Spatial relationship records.
______________________________

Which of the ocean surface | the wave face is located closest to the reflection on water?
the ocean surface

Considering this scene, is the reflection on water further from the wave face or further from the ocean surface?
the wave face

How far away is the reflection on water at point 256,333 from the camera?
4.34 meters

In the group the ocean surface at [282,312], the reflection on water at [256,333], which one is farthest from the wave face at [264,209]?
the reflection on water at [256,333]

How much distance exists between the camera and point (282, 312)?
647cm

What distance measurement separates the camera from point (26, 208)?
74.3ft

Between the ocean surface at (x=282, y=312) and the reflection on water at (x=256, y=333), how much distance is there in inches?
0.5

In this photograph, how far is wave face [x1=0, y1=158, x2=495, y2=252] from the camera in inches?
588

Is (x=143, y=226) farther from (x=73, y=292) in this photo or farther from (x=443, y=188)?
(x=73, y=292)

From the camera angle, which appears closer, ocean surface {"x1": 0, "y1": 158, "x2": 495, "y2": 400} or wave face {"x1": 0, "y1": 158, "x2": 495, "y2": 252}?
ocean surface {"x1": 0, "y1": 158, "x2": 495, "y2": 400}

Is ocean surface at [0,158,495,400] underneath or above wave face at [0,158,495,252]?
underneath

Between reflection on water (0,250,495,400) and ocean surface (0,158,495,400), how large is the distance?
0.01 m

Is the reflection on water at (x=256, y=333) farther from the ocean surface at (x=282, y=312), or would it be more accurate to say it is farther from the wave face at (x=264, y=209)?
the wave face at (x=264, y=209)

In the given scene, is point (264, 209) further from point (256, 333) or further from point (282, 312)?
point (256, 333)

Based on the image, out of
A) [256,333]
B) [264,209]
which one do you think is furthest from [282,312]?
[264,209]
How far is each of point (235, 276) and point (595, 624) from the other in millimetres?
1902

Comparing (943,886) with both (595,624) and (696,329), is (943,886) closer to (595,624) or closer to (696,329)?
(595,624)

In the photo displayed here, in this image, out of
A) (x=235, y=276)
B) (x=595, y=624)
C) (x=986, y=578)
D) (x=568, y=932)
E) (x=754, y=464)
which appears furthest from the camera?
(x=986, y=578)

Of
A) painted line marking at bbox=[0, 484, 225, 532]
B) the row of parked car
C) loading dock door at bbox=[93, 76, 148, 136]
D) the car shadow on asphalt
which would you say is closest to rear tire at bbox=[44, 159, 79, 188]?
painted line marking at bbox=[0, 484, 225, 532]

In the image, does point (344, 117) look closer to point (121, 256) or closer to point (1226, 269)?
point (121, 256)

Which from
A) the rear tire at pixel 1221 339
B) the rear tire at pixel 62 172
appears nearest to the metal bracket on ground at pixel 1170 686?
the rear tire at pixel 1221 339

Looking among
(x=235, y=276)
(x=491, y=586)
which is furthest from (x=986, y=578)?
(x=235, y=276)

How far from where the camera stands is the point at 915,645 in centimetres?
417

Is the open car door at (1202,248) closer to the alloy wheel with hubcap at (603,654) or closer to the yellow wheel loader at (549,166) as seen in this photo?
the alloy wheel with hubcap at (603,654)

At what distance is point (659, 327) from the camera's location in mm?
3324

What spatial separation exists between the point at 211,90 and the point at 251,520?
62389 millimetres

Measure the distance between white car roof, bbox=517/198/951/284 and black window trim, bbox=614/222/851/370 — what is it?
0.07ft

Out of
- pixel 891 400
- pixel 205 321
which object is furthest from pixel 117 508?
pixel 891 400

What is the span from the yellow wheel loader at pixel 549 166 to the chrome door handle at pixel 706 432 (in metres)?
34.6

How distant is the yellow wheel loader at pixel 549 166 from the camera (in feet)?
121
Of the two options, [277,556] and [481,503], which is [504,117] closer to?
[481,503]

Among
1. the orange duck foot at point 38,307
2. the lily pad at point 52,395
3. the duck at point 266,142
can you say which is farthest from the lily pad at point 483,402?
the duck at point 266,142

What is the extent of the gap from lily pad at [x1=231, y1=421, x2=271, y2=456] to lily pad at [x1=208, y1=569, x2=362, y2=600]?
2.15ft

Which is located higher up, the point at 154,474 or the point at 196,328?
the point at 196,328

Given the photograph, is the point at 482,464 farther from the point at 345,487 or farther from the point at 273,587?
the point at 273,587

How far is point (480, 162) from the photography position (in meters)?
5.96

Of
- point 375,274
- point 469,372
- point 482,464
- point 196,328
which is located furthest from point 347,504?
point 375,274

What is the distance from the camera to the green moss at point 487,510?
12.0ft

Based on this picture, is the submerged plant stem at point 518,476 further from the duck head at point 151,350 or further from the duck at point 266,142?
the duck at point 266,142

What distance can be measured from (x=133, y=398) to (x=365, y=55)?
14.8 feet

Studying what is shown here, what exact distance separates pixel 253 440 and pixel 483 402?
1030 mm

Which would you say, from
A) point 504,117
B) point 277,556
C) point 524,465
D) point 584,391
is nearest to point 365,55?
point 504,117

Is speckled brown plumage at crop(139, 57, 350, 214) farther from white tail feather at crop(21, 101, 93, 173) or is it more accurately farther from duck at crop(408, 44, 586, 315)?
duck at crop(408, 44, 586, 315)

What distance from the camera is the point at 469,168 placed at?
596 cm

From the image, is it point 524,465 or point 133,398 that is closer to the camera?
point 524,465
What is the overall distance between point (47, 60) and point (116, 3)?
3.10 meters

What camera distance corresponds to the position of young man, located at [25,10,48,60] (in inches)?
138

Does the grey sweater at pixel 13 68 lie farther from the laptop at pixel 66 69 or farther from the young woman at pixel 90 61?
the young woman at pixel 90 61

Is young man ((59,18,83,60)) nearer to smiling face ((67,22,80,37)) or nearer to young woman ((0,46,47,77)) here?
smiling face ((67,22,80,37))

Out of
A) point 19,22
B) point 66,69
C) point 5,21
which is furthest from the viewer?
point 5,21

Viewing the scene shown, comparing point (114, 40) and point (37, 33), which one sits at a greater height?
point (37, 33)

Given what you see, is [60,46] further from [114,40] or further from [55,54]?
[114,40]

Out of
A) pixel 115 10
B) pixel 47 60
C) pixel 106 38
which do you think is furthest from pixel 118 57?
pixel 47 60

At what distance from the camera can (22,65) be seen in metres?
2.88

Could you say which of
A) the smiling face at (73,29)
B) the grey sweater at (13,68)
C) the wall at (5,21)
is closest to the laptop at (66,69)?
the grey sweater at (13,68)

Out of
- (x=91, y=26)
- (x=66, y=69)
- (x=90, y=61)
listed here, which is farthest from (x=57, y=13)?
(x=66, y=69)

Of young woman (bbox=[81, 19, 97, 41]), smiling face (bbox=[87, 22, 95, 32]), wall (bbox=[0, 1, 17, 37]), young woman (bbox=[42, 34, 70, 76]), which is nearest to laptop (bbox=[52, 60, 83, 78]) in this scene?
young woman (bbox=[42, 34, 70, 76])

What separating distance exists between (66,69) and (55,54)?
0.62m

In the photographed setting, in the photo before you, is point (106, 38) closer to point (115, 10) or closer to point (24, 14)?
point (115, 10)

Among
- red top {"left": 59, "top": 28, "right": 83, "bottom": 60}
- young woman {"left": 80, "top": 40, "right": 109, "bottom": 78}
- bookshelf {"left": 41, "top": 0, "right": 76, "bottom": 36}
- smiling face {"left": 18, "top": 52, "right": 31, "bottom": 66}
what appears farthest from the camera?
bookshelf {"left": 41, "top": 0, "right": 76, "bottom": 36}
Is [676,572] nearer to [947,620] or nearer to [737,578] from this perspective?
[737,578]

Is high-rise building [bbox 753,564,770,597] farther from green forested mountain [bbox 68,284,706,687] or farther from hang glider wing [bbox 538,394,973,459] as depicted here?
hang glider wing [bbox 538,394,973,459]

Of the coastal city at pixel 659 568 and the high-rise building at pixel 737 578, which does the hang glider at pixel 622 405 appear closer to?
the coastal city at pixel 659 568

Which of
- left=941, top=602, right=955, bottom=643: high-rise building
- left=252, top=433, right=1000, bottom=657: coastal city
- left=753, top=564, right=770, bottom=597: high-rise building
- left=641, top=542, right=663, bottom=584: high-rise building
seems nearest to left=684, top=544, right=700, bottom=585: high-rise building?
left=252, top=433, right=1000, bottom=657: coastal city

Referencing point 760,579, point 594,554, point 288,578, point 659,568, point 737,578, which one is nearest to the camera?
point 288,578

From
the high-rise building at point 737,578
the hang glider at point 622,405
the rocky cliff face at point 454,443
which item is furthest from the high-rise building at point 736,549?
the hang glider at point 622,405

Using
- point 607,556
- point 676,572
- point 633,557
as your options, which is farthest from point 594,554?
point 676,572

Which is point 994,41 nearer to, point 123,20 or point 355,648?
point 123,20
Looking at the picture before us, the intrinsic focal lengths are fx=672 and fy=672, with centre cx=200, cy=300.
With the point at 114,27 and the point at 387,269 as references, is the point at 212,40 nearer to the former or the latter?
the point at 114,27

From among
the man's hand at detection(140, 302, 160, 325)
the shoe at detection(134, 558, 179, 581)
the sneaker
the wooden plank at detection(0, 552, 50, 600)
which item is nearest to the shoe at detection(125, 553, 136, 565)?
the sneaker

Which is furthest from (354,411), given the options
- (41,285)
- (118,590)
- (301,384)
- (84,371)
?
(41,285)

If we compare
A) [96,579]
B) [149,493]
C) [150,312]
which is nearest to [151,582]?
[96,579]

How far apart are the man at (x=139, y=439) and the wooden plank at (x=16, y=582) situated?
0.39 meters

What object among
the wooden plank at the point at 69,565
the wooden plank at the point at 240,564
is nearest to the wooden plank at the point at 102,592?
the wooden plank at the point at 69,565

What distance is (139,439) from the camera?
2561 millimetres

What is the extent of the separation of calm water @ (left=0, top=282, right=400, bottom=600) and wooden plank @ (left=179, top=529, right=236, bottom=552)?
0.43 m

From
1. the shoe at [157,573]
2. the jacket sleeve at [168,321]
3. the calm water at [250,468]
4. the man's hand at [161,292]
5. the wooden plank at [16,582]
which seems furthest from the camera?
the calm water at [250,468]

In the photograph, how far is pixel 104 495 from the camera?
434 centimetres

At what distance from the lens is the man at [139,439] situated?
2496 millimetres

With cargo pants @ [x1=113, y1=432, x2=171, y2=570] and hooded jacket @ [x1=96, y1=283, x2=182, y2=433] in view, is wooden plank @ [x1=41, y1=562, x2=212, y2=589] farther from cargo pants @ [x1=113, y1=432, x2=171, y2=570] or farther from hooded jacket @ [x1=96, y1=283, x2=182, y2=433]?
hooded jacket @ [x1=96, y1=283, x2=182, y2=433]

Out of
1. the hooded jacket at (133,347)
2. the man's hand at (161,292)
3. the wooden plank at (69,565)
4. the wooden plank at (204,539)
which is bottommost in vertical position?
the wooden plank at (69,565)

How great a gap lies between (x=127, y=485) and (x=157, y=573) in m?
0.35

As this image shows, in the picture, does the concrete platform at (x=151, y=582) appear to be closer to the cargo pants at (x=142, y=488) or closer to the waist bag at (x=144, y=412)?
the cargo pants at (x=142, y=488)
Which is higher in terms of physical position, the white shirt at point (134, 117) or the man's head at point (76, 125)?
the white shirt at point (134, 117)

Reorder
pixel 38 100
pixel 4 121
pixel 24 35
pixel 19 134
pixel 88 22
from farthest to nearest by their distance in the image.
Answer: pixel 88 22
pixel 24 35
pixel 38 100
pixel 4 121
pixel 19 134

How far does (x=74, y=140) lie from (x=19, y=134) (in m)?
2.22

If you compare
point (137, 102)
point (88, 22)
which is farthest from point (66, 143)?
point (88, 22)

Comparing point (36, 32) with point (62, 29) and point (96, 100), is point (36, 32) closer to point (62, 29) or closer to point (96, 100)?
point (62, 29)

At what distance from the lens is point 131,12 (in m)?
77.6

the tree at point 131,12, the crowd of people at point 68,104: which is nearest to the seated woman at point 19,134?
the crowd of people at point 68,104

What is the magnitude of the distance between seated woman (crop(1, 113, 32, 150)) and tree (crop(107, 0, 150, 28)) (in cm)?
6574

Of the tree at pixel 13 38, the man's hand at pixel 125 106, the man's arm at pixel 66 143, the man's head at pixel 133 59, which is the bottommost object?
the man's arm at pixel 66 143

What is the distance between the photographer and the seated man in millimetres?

______________________________

EXERCISE DESCRIPTION.
Repeat precisely the lines of the data starting at the one containing "If you compare", last line included.

ANSWER IN FULL.
If you compare
point (137, 102)
point (88, 22)
which is farthest from point (66, 143)?
point (88, 22)

Comparing point (36, 32) with point (62, 29) and point (96, 100), is point (36, 32) closer to point (62, 29) or closer to point (96, 100)?
point (62, 29)

At what distance from the lens is point 131,12 (in m)?
77.6

the tree at point 131,12, the crowd of people at point 68,104: which is nearest to the seated woman at point 19,134?
the crowd of people at point 68,104

What is the magnitude of the distance between seated woman (crop(1, 113, 32, 150)) and tree (crop(107, 0, 150, 28)) (in cm)?
6574

Of the tree at pixel 13 38, the man's hand at pixel 125 106, the man's arm at pixel 66 143, the man's head at pixel 133 59, which is the bottommost object?
the man's arm at pixel 66 143

What is the distance between the photographer and the seated man in millimetres?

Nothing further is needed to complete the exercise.